Material and Methods

Study population

A population-based case control investigation was performed for this study. The 1969 candidate participants were sequentially enrolled from the Department of Orthopedics and from the Center of Health Check-up of the Peking Union Medical College Hospital, Beijing, China, between October 2012 and September 2017. All enrolled individuals were screened by a questionnaire about standard risk factors and disease history.

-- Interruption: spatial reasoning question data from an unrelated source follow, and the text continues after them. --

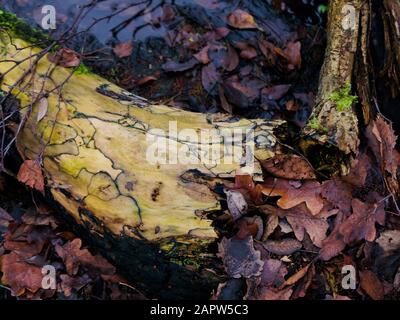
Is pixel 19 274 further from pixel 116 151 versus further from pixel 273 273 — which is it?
pixel 273 273

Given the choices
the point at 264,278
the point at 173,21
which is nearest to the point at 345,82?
the point at 264,278

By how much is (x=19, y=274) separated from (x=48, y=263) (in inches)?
7.2

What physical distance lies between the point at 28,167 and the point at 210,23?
2015mm

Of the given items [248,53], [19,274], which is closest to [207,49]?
[248,53]

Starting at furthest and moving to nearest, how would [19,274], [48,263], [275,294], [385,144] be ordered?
[48,263], [19,274], [385,144], [275,294]

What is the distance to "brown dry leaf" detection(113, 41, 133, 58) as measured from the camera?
354cm

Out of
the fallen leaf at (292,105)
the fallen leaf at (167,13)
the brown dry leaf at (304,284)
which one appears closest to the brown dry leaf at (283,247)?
the brown dry leaf at (304,284)

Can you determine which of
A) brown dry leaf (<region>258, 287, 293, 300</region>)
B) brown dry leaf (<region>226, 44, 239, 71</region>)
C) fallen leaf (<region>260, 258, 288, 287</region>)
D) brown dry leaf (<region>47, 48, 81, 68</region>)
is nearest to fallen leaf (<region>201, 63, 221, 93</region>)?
brown dry leaf (<region>226, 44, 239, 71</region>)

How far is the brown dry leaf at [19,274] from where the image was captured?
101 inches

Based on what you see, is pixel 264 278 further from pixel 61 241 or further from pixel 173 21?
pixel 173 21

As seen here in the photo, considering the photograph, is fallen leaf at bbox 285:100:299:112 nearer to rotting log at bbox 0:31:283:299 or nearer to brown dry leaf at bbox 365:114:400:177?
rotting log at bbox 0:31:283:299

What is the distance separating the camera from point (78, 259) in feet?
8.83

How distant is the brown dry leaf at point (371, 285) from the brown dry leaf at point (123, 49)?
8.05 ft
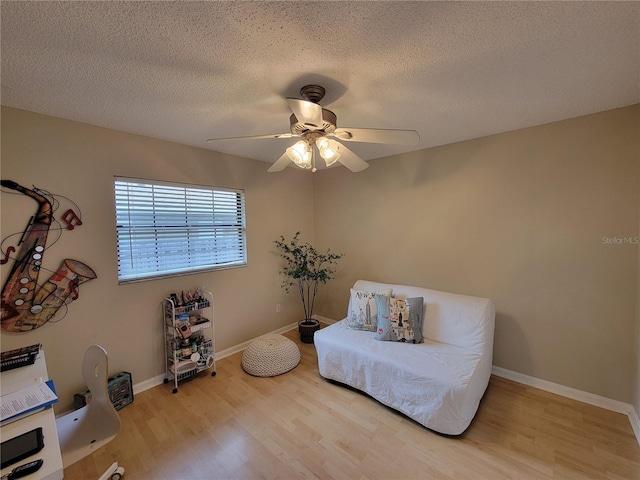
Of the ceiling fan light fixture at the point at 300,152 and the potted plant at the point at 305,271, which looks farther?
the potted plant at the point at 305,271

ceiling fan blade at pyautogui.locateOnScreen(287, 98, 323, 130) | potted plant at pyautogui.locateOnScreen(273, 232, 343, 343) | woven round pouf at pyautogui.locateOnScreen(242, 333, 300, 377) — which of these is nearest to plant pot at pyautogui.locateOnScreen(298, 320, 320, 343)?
potted plant at pyautogui.locateOnScreen(273, 232, 343, 343)

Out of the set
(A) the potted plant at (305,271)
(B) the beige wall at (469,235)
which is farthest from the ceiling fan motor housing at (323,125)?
(A) the potted plant at (305,271)

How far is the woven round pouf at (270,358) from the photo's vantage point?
8.83 ft

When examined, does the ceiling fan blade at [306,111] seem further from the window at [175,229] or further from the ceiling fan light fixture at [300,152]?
the window at [175,229]

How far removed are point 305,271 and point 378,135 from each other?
2.18 meters

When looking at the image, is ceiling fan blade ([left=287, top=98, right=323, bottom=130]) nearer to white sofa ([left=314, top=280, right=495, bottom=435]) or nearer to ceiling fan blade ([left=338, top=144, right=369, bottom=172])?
ceiling fan blade ([left=338, top=144, right=369, bottom=172])

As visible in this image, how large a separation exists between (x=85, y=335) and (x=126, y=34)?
223 cm

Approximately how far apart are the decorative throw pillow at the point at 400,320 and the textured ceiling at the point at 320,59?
167 centimetres

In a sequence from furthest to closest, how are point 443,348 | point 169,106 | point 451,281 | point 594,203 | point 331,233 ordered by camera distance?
point 331,233 < point 451,281 < point 443,348 < point 594,203 < point 169,106

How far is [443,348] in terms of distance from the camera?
2.33 metres

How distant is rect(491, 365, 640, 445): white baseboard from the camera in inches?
77.5

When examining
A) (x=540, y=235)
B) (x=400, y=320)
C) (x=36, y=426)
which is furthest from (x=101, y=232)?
(x=540, y=235)

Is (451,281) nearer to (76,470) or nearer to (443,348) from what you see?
(443,348)

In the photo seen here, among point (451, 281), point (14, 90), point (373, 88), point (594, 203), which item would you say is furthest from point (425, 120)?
point (14, 90)
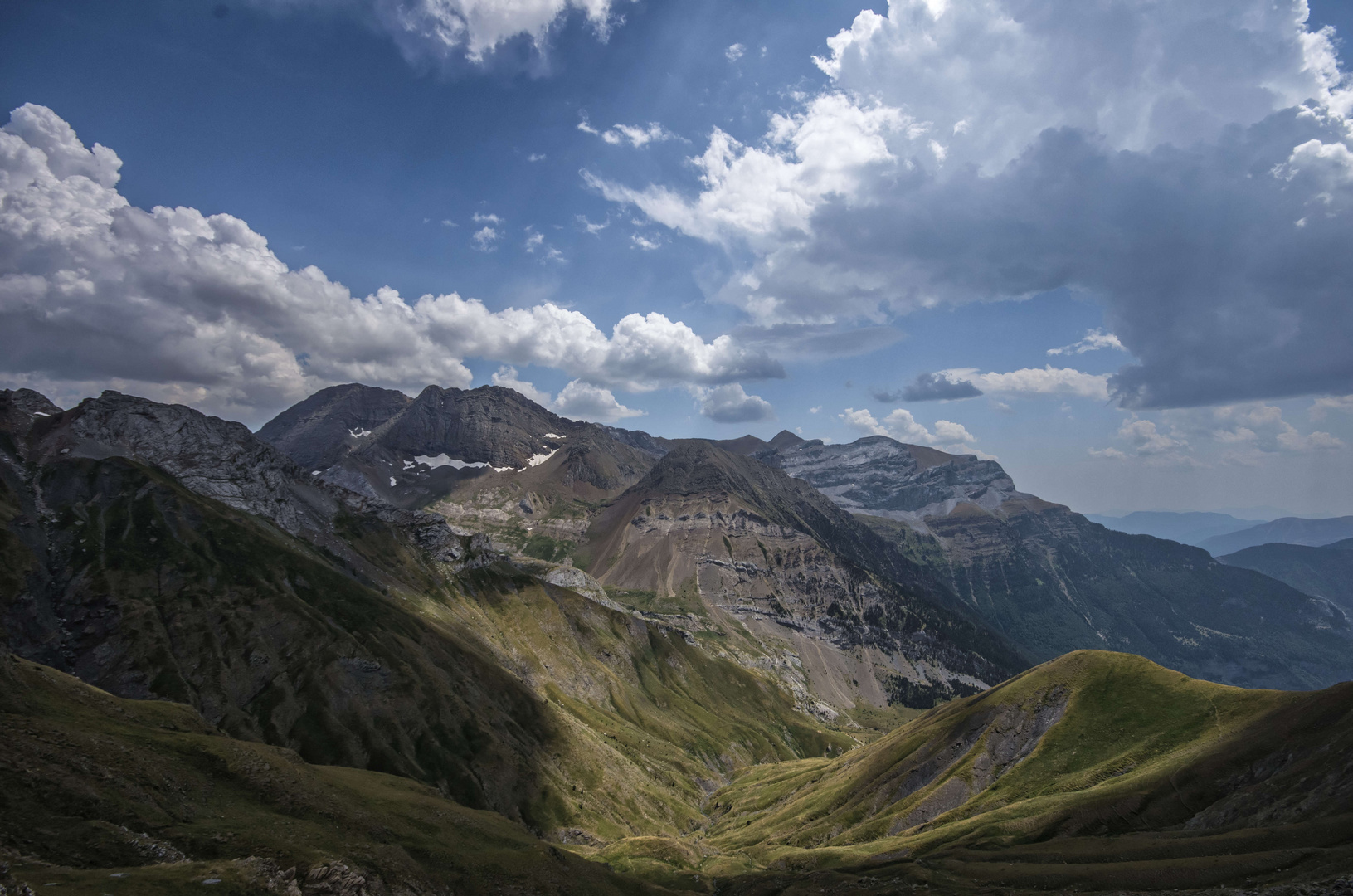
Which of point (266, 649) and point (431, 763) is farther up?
point (266, 649)

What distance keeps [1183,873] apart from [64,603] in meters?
210

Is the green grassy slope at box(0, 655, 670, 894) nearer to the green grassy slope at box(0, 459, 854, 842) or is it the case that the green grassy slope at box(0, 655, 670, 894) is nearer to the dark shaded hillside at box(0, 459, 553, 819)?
the dark shaded hillside at box(0, 459, 553, 819)

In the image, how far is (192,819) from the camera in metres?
52.9

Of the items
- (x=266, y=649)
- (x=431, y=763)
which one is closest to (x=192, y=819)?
→ (x=431, y=763)

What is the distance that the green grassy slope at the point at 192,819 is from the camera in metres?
41.9

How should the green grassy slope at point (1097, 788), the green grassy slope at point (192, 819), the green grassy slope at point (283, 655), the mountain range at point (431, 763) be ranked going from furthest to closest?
the green grassy slope at point (283, 655)
the green grassy slope at point (1097, 788)
the mountain range at point (431, 763)
the green grassy slope at point (192, 819)

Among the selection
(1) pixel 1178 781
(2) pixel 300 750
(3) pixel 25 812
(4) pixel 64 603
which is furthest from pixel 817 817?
(4) pixel 64 603

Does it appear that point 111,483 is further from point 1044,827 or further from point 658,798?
point 1044,827

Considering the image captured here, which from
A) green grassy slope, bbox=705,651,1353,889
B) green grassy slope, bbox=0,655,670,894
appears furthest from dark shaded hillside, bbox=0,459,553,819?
green grassy slope, bbox=705,651,1353,889

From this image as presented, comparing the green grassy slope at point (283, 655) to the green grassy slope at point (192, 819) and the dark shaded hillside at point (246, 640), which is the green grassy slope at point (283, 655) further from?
the green grassy slope at point (192, 819)

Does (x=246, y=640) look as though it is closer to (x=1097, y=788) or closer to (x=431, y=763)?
(x=431, y=763)

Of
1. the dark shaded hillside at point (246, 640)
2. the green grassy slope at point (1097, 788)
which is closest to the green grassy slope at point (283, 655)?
the dark shaded hillside at point (246, 640)

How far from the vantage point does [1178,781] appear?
2808 inches

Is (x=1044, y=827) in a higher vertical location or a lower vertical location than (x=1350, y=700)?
lower
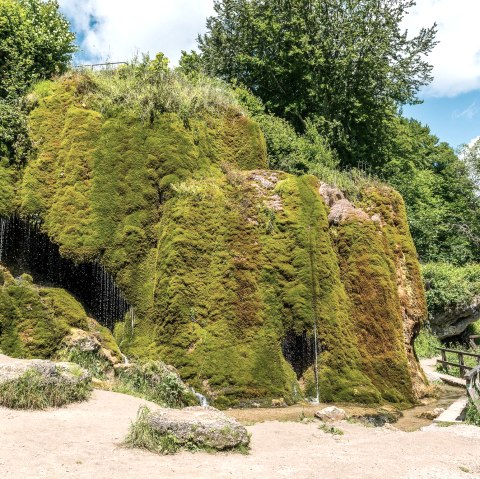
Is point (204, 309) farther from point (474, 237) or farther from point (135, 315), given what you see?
point (474, 237)

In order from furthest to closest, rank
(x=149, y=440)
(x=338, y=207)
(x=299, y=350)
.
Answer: (x=338, y=207)
(x=299, y=350)
(x=149, y=440)

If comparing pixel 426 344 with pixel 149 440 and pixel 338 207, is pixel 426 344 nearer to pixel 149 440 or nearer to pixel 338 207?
pixel 338 207

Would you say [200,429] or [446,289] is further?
[446,289]

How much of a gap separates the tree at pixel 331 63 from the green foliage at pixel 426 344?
11480mm

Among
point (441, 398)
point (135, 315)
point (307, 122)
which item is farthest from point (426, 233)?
point (135, 315)

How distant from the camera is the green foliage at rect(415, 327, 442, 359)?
81.4 ft

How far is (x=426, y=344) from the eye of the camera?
1004 inches

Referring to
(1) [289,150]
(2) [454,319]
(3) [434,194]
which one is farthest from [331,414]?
(3) [434,194]

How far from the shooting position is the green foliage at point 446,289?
26.3m

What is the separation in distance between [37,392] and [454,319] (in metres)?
24.4

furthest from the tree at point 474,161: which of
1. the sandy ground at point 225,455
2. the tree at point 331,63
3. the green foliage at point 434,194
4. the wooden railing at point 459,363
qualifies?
the sandy ground at point 225,455

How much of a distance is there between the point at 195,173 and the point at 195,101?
8.90 feet

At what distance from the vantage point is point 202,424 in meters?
7.34

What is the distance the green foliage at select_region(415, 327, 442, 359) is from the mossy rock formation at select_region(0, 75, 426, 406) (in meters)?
10.8
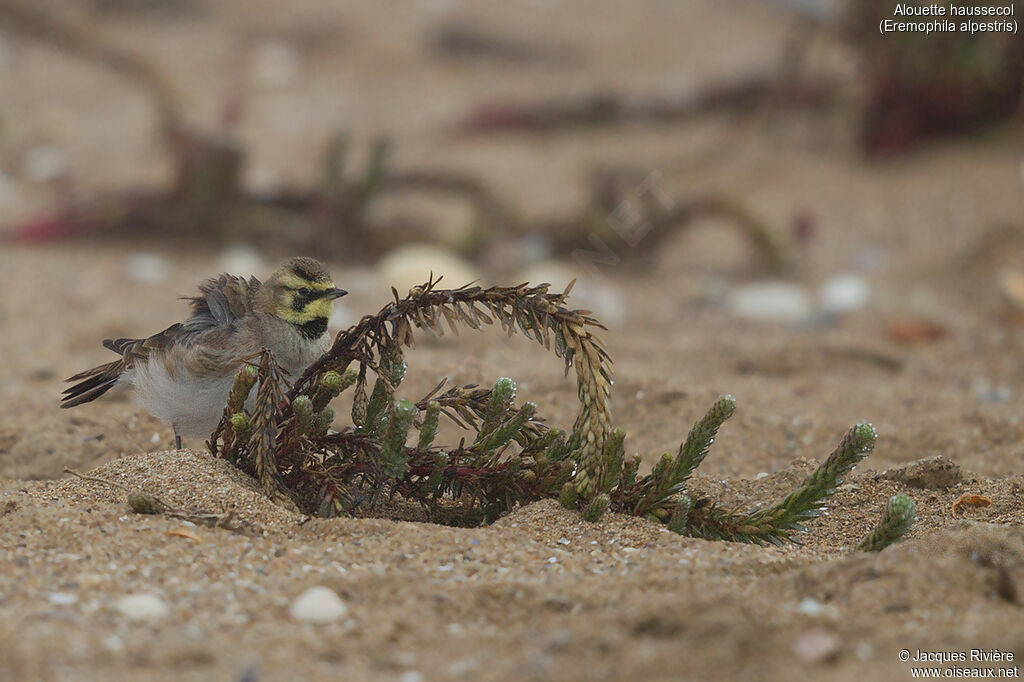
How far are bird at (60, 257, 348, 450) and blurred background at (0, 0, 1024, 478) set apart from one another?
412mm

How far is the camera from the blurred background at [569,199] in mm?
5523

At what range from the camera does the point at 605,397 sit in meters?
3.28

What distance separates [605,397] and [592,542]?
0.39m

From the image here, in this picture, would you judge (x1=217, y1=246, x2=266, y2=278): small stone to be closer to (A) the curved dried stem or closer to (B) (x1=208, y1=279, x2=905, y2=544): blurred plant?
(B) (x1=208, y1=279, x2=905, y2=544): blurred plant

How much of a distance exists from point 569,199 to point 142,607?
6.99m

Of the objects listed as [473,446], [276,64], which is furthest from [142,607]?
[276,64]

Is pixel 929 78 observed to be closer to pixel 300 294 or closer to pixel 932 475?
pixel 932 475

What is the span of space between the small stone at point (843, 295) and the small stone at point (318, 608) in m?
5.19

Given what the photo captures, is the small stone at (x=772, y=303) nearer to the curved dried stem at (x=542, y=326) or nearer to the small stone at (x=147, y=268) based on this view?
the small stone at (x=147, y=268)

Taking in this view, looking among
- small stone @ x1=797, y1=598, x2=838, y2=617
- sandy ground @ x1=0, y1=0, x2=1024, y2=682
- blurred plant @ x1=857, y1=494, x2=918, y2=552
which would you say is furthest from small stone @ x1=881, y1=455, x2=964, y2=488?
small stone @ x1=797, y1=598, x2=838, y2=617

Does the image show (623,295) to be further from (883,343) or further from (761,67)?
(761,67)

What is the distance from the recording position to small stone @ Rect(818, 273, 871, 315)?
7.33 m

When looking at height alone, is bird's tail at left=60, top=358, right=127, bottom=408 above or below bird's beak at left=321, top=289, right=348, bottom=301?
below

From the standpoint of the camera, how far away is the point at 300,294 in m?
4.24
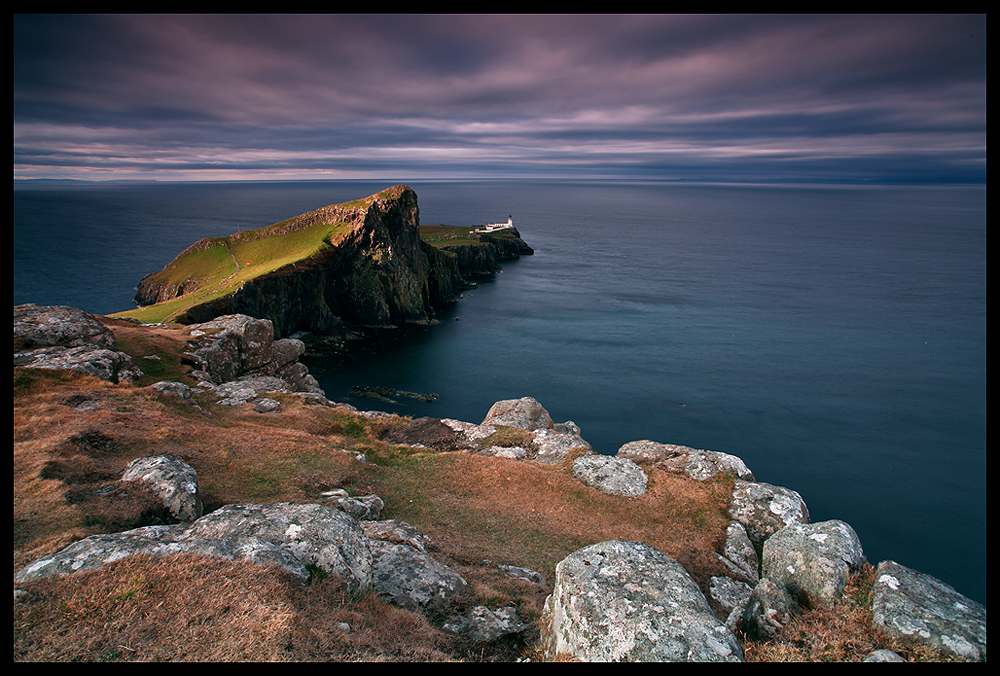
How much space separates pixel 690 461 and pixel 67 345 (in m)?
39.9

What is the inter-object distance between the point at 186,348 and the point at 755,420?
6576cm

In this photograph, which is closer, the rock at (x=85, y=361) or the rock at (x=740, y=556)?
the rock at (x=740, y=556)

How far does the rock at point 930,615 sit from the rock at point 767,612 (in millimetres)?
1931

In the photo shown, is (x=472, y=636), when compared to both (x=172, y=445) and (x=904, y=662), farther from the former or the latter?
(x=172, y=445)

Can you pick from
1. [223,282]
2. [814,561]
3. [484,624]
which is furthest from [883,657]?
[223,282]

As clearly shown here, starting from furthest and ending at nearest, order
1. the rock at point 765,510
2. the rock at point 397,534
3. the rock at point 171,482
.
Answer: the rock at point 765,510
the rock at point 397,534
the rock at point 171,482

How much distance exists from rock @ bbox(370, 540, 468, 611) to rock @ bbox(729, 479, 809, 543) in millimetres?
15625

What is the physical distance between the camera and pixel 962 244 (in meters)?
185

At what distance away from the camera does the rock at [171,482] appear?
47.0 feet

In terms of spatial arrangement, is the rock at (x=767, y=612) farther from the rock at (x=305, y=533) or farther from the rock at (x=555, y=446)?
the rock at (x=555, y=446)

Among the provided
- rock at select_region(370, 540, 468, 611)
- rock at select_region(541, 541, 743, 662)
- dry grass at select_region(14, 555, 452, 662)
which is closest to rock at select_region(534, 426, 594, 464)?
rock at select_region(370, 540, 468, 611)

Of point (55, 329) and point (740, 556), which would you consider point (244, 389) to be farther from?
point (740, 556)

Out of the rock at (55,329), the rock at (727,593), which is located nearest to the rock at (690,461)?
the rock at (727,593)

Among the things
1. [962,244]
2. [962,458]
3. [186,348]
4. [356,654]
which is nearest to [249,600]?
[356,654]
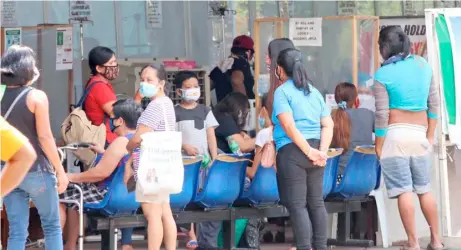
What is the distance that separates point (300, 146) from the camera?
7.29 metres

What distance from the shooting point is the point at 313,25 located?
973 centimetres

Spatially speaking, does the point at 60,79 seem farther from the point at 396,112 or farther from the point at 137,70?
the point at 396,112

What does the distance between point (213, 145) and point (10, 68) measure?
8.11 ft

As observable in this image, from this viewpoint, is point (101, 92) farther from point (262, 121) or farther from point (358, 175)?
point (358, 175)

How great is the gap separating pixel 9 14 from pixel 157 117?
16.6 ft

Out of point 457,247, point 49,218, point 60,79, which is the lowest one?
point 457,247

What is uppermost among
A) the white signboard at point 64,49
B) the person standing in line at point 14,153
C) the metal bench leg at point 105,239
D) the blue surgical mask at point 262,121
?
the white signboard at point 64,49

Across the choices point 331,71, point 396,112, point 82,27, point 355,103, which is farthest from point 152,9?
point 396,112

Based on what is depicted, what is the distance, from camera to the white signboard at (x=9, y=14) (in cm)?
1185

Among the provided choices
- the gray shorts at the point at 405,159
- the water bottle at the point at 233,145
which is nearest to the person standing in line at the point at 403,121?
the gray shorts at the point at 405,159

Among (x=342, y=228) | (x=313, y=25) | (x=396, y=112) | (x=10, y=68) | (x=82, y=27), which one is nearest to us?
(x=10, y=68)

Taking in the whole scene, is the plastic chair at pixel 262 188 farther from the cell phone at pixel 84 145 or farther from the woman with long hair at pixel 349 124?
the cell phone at pixel 84 145

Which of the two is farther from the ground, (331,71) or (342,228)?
Answer: (331,71)

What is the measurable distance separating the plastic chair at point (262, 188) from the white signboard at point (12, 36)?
314 cm
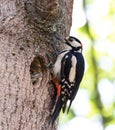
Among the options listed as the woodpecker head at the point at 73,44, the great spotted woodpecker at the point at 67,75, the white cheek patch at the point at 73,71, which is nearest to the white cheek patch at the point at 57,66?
the great spotted woodpecker at the point at 67,75

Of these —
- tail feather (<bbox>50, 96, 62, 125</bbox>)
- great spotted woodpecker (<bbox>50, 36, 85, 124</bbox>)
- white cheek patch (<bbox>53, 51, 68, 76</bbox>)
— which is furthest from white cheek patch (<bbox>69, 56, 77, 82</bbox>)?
tail feather (<bbox>50, 96, 62, 125</bbox>)

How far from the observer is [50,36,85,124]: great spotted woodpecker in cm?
329

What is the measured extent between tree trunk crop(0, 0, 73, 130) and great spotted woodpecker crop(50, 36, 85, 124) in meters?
0.06

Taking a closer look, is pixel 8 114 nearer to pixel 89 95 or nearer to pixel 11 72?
pixel 11 72

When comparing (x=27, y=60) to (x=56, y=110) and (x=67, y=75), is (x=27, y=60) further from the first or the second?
(x=67, y=75)

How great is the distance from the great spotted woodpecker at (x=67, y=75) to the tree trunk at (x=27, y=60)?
65 millimetres

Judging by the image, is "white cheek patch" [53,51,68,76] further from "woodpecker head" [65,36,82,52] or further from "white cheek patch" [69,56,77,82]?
"woodpecker head" [65,36,82,52]

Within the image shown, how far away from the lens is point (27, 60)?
3082 mm

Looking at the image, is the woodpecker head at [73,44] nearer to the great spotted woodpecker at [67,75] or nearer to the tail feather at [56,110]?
the great spotted woodpecker at [67,75]

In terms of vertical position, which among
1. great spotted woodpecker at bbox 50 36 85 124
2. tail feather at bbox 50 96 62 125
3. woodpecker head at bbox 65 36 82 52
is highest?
woodpecker head at bbox 65 36 82 52

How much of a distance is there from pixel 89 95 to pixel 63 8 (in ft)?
8.75

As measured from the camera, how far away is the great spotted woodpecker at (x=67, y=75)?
3.29 m

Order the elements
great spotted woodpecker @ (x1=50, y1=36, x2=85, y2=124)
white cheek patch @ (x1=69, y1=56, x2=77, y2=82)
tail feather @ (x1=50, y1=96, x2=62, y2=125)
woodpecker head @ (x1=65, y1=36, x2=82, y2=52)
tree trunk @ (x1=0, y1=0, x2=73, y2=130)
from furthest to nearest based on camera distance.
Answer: woodpecker head @ (x1=65, y1=36, x2=82, y2=52) → white cheek patch @ (x1=69, y1=56, x2=77, y2=82) → great spotted woodpecker @ (x1=50, y1=36, x2=85, y2=124) → tail feather @ (x1=50, y1=96, x2=62, y2=125) → tree trunk @ (x1=0, y1=0, x2=73, y2=130)

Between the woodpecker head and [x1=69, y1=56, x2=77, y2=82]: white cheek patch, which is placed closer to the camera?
[x1=69, y1=56, x2=77, y2=82]: white cheek patch
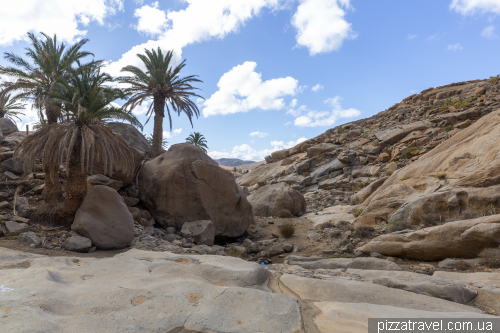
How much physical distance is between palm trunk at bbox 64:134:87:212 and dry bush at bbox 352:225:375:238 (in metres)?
9.74

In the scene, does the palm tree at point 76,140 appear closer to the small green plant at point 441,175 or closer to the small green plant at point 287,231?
the small green plant at point 287,231

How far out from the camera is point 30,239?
7.80 m

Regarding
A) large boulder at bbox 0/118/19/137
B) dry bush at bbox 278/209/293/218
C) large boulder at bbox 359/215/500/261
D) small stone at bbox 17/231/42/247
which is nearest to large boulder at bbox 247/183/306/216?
dry bush at bbox 278/209/293/218

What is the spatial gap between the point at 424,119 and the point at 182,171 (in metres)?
24.7

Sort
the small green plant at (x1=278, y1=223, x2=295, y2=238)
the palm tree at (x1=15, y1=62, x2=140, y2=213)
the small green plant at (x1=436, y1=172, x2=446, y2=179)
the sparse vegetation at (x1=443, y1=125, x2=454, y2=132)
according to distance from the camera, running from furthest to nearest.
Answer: the sparse vegetation at (x1=443, y1=125, x2=454, y2=132)
the small green plant at (x1=278, y1=223, x2=295, y2=238)
the small green plant at (x1=436, y1=172, x2=446, y2=179)
the palm tree at (x1=15, y1=62, x2=140, y2=213)

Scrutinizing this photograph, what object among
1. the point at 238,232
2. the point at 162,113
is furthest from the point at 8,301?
the point at 162,113

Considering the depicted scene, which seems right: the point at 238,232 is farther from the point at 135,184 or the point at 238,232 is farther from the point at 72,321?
the point at 72,321

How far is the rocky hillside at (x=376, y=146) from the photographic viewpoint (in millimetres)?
22453

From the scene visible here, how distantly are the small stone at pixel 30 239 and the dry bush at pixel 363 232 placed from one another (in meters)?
10.2

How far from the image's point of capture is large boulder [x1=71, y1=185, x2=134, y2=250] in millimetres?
8422

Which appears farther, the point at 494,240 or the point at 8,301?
the point at 494,240

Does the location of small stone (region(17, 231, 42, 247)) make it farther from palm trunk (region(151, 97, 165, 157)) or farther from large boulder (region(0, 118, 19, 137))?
large boulder (region(0, 118, 19, 137))

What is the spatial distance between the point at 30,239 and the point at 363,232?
10.6 m

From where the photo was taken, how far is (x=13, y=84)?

The case group mainly consisted of orthopedic surgery candidates. The main inclusion criteria for the case groups were complaints of discogenic low back pain (LBP) and newly diagnosed IDD through lumbar disc magnetic resonance imaging (MRI) scanning. Participants who were assessed for Pfirrmann grade IV/V were enrolled in the case group [26]. If the participants were exposed to known environmental risk factors, such as heavy manual labor, heavy smoking, or occupational driving, then they were not recruited to this study. Participants with spinal and joint diseases, including trauma, spinal tumor, spine deformity, backbone infection, leg length discrepancy, and osteoarthritis, were also excluded from this study. The included participants met the criteria of being from the Chinese Han population and were aged between 18 and 85 years old. For the control group, the primary inclusion criterion was a lack of medical history of LBP or sciatica. According to the flow-chart (Figure 1), finally, 502 patients and 497 controls population were eligible for the study.

Figure 1

Flow-chart of 999 study participants in the case and control groups. The course of enrollment and grouping of participants are shown. Finally, we recruited 502 participants in the case group and 497 people in the control group.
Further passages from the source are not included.